Have you ever veered from the norm?
Scary?
Liberating?
Frightening?
Relief?
Okay, What’s a Sheeple?
A sheeple is someone who threatens their own individuality and rights instead to appeal to authority, the ‘norm’, or accepting the beliefs of others as they are percieved as an authority.
Read that again. It’s wordy.
In brief, people are likened to sheep.
And sheep have a tendenacy to follow one another, or their authority. The sheep ‘authority’ figure or threat being a farmer or nippy little collie, that comes down hard on the ‘soon to be wool’ that trots out of line.
Threatening Your Own Individuality
I make a point of saying to my clients, (even though it may be seen as odd) do not believe anything I say, be skeptical, ask questions, find your own truth, especially when it comes to making decisions about your life.
Why do I say this?
Simple.
Anyone who’s in front of a group, standing next to flipchart, projector, doing the presenting, leading, facilitating is pretty much seen as the ‘authority’, comes with the job — we’re ‘taught’ that behaviour attending school.
Not true. It’s all a perception.
I certainly don’t want anyone to accept what I believe at face value, just to appeal. I want them to remain individuals in a group situation (tough, but do-able.) My role is to help them achieve their goals, and hold the belief that it’s possible.
The need to appeal, conform, obey and ‘fit in’ isn’t new. Remember we’re from tribal roots, our ancestors knew this, they survived by ‘fitting in’, not rocking any boots, or by being a threat to the tribe.
You only need to read the experiments that prove how far we will go so as not to upset the authority. Try Milgrams Obedience Experiment (that’s the one where subjects administered electrical shocks to learners!) for starters.
Is There a Price to Pay?
It takes guts to stand up and ‘leave the groupthink’, to walk away from the expectations of others or question the ‘authority’.

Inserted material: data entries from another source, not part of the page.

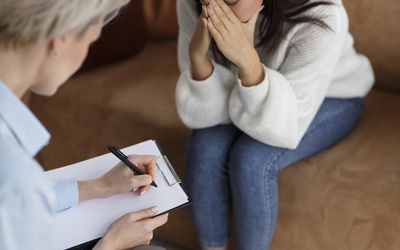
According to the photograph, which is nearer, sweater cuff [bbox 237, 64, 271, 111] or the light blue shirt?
the light blue shirt

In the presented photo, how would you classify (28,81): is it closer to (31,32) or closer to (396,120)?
(31,32)

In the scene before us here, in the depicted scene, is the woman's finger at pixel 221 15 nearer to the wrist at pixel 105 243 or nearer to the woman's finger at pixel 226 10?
the woman's finger at pixel 226 10

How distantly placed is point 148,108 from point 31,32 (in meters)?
0.81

And it comes with a risk. On the one hand you may be hailed a hero or you may be ridiculed.
To be the person on the other side of the fence you may run the risk of people commenting, poking fun, taunting and teasing you.
Is it worth it?
Only you can decide.
Only you will know the consequences of stepping away from the norm and becoming your own authority. You can choose to go with the crowd, you can choose to appeal, you can choose to put the beliefs of others as a higher priority than you’re own and what you believe. Or not.
How to Find Your Own Truth
I’d suggest, question everything, go back to asking ‘but why?’
Who are your ‘authorities’?
Are you still being led by people from your past? Do you stop yourself from carrying out a task or project and think ‘oh what would they think if I did that?’. Do you keep information to yourself, not revealing all the details because you know ‘they’ won’t approve?
Are you not living your life on your terms because of the rules laid down by authority figures when you were, 5, 10, 15 years old?
A few years ago a client I was working shared with me she was sad her parents had passed away, and in some way relieved that she can now start living her life, her way! She was 48. They always judged her decisions.
Did you get taught it was the ‘norm’ to stick with a job you hated?
Were you taught to ‘blend’ in, and not stand out. Were you made to certain items of clothing, did you have to take up ‘hobbies’ and behave in certain ways around certain people.
Was it the norm to hold onto your opinions, ideas and feelings because ‘you had to be seen and not heard’?
Were you taught who were the authority figures you had to obey? Parents, Carers, Teachers, GP’s, religious leaders, anyone with a few letters after their name?
Perhaps you grew up thinking that the TV was the authority, that everything coming at you in pixels was the truth.
Were you encouraged to be your own authority? Were you parents the worst authorities?
Final Thoughts…
I conform, I obey, I groupthink, so am I being a hypocrite?
I follow the rules of the land where I live (authority – police, laws, government). Although I would consider myself to ‘free’ in my thinking, am I?
Are you? Can we truly be free? In one shape or form will we always have to be sheep somewhere?
Do I have the right to ask people to ‘question’? At what point do we give up asking ‘but why?’ and go along with herd.
What do you think? Should we/can we be our own authorities?
PS: Here’s a few quotes :-)
Be who you are and say what you feel, because those who mind don’t matter and those who matter don’t mind. ~Dr. Seuss
The individual has always had to struggle to keep from being overwhelmed by the tribe. If you try it, you will be lonely often, and sometimes frightened. But no price is too high to pay for the privilege of owning yourself. ~Friedrich Nietzsche
Before you can break out of prison, you must first realize you’re locked up.